----- SOURCE TEXT

It is National Poetry Month in both Canada and the US. Judy Reeves, one of our IAJW Journal Council members, created an inspiring Book Spine Poem. I had never heard of a Book Spine Poem and was immediately drawn to it.
I wanted to create one too and thought it would be fun to invite others in our journaling community to play with poetry in this way too!
Try this: Simply take a look at your books and pick out 6 of them to stack together, allowing the titles of the books to form the lines of your poem.
Feel welcome to offer an image of your own Book Spine Poem or simply write it out and share it in the comments below. I look forward to reading your creations.
Here is Judy Reeves’ Book Spine Poem…
Book Spine Poem by Amy Muscoplat, IAJW Member
Book Spine Poem by Deborah Hamilton, IAJW Member
Create your own Book Spine Poem and feel welcome to share it in the comments below…
Happy creating.
Soooo creative and a total delight to receive. Many thanks, Linda
Thanks for reading and for your comment. It really is such a fun and creative way to play with making a poem!
Love this fun exercise!
Hi, Laura, nice to see you here. This could be fun to do with the soulful business books on our shelves :)
Since I’m a Kindle Gal, I don’t have a photo, but I absolutely loved creating this poem. Thanks for sharing the idea!
Journey to the heart
Upstream
The direction of the wind.

----------

**REQUIRED WORK:**
1. Name every person the Book Spine Poem post credits with a Book Spine Poem.
2. Write what comes next in the Book Spine Poem post, picking up right after its final line.

----- RECORDED INFORMATION

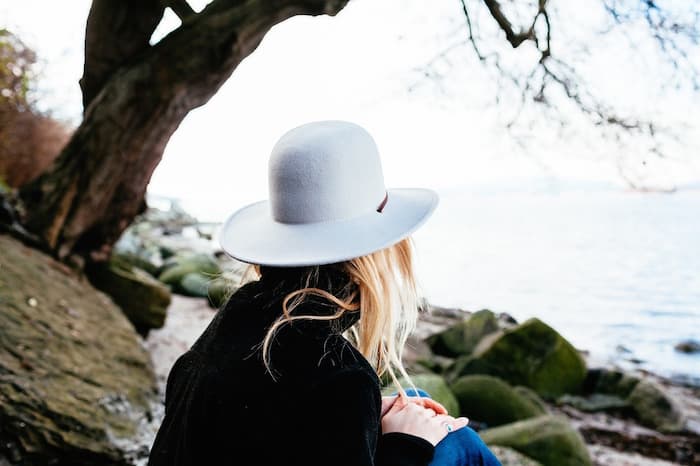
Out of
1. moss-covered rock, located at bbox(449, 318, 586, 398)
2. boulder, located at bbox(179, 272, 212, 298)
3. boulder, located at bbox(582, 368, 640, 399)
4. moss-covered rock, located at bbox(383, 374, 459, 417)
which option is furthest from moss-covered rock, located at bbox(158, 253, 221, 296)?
boulder, located at bbox(582, 368, 640, 399)

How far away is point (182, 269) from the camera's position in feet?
38.2

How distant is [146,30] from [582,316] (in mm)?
13450

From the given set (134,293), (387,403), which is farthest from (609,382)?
(387,403)

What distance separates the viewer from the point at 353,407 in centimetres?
137

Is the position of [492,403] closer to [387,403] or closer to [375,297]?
[387,403]

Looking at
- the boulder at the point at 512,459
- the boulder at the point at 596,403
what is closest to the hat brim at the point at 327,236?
the boulder at the point at 512,459

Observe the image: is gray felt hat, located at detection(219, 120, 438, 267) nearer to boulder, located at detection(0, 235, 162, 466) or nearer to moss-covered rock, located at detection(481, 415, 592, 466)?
boulder, located at detection(0, 235, 162, 466)

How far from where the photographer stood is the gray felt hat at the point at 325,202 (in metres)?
1.61

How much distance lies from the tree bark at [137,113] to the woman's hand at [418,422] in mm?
3756

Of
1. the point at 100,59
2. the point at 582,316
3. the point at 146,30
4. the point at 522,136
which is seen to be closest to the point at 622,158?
the point at 522,136

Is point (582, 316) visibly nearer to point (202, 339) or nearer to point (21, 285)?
point (21, 285)

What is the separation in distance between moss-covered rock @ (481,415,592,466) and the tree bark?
12.2 ft

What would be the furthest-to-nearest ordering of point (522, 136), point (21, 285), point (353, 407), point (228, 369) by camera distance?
point (522, 136) → point (21, 285) → point (228, 369) → point (353, 407)

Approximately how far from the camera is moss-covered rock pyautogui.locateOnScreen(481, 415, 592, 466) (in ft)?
14.0
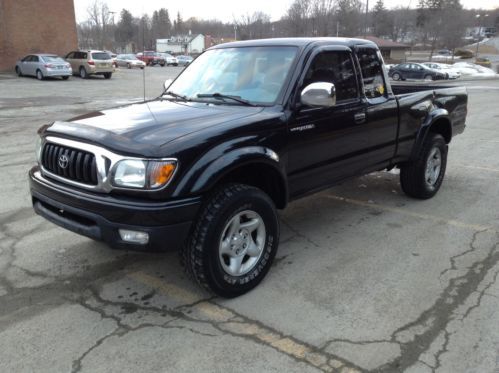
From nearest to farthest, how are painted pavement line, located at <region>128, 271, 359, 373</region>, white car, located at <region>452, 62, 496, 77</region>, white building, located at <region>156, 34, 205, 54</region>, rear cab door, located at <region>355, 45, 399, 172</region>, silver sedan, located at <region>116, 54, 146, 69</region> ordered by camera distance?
1. painted pavement line, located at <region>128, 271, 359, 373</region>
2. rear cab door, located at <region>355, 45, 399, 172</region>
3. white car, located at <region>452, 62, 496, 77</region>
4. silver sedan, located at <region>116, 54, 146, 69</region>
5. white building, located at <region>156, 34, 205, 54</region>

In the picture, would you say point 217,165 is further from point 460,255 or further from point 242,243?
point 460,255

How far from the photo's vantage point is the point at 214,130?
332 cm

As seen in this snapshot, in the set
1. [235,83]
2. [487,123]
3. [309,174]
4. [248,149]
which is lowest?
[487,123]

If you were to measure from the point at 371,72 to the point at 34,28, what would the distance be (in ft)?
112

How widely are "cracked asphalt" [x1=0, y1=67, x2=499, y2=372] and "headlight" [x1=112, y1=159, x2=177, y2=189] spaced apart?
984 mm

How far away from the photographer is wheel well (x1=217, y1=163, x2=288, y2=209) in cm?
368

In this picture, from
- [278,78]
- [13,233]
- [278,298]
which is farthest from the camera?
[13,233]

----------

**SOLVED TASKS:**
1. Judy Reeves, Amy Muscoplat, Deborah Hamilton

2.
Ecstasy is necessary
A deep breath of life
Outrageous openness
A fierce heart.
The power is within you
Untamed.
The universe has your back.
Jump and your life will appear.
Hi Rosemary, I am glad you liked it! I love your poem. Thanks for sharing your creation. We are reading some of the same books :)
State of Neither (The Still Point)
Neither attracted nor repelled
Neither distracted nor compelled.
Nothing redacted
nor over-filled.
Enough is enough, precisely so!
No strings attached.
No tracks to trick one
No tricks to trap one.
Neither here nor there
Yet this is where
I am complete.
Thanks, Tim. This is a fabulous poem.
6 BOOKS = ONE BOOK SPINE POEM. by Gayle Church, Ontario Canada
The Art of Possibility
Women Writing and Soul Making
Move into Life
Drinking from the River of Life
Writing as a Path to Awakening
Tracking Wonder
Great books with wonderful knowledge. Enjoyed them all.
Hi Gayle, I love your poem, thanks for sharing. I also see some new books to add to my reading list! (Women Writing and Soul Making sounds interesting).
Wonderful sharing to organizing books; on shelf, off shelf wherever books may live, may it be with a reading heart, learning, growing from words flowing heart to page, page to heart inspirationally writing, imaginatively uniting, poetically inviting.
The Soul of RUMI
Journey to the HEART
Pilgrim of LOVE
Freeing the Body, Freeing the MIND
Anatomy of SPIRIT
The Tree of ENLIGHTENMENT
Living your YOGA
In my own WORDS ✍️
NAMASTE 💚
This is beautiful, Denise. Thank you. Namaste.
Loved doing this. The books came to mind instantly.
three women
Girl, Woman, Other
thinking fast and slow
open
at home in the world
Authors: Lisa Taddeo, Bernardine Evaristo, Daniel Kahneman, Andre Agassi, Joyce Maynard
Hi Michelle, so great to see your voice and words here. I love your poem! I am going to look up some of these books too. Thanks for listing the authors. See you in a member event soon. Thank you for all of your wonderful presence and participation in our monthly member events. I always appreciate seeing you.
Hi Lynda and all the poets.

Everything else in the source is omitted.